Grande Lum Joins Moritz’s Divided Community Project as Director–Website Launched

Months ago I started a series of posts about Moritz’s newly-launched Divided Community Project (part 1; part 2) (some versions of Internet Explorer have trouble with this website–the project is working out the kinks). The Project aims to strengthen community efforts to transform division into action and focuses on how communities can respond constructively to civil unrest as well as on how they can identify and meaningfully address the reasons underlying community division.

Today I am pleased to announce the launch of the Divided Community Project’s new website, and introduce Grande Lum as the Project’s Director.

Grande is currently the Gould Research Fellow and Lecturer at Stanford Law and previously served as the Director of the Department of Justice’s Community Relations Service. In guiding the project, Grande will draw on his extensive experience dealing with civil unrest with the Community Relations Service, where he directed a staff of about 40 conciliators intervening in major domestic conflicts over the last few years, as well as his past experience working, writing and teaching in the dispute resolution field. Grande will advance the Project’s initiatives to establish pilot programs which plan in advance of civil unrest, offer suggestions for improving practice, develop conflict assessment tools, and advocate for the use of collaborative methods for turning community division into positive action.

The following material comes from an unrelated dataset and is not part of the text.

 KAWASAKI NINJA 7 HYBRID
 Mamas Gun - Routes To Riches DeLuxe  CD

On joining the Divided Community Project, Grande wrote: “I am thrilled to be joining the Divided Community Project at a time when the country is grappling with polarization at seemingly every turn. I look forward to working with the Project’s extraordinary team to move divided communities toward peace and justice.”

The Ohio State University Moritz College of Law Program on Dispute Resolution serves as the host institution. The JAMS Foundation provided significant funding for the creation of the Project and the Kettering Foundation partnered in its early work. The OSU Democracy Studies Program and Emeritus Academy have both awarded financial assistance that has supported valuable student research assistance for the project.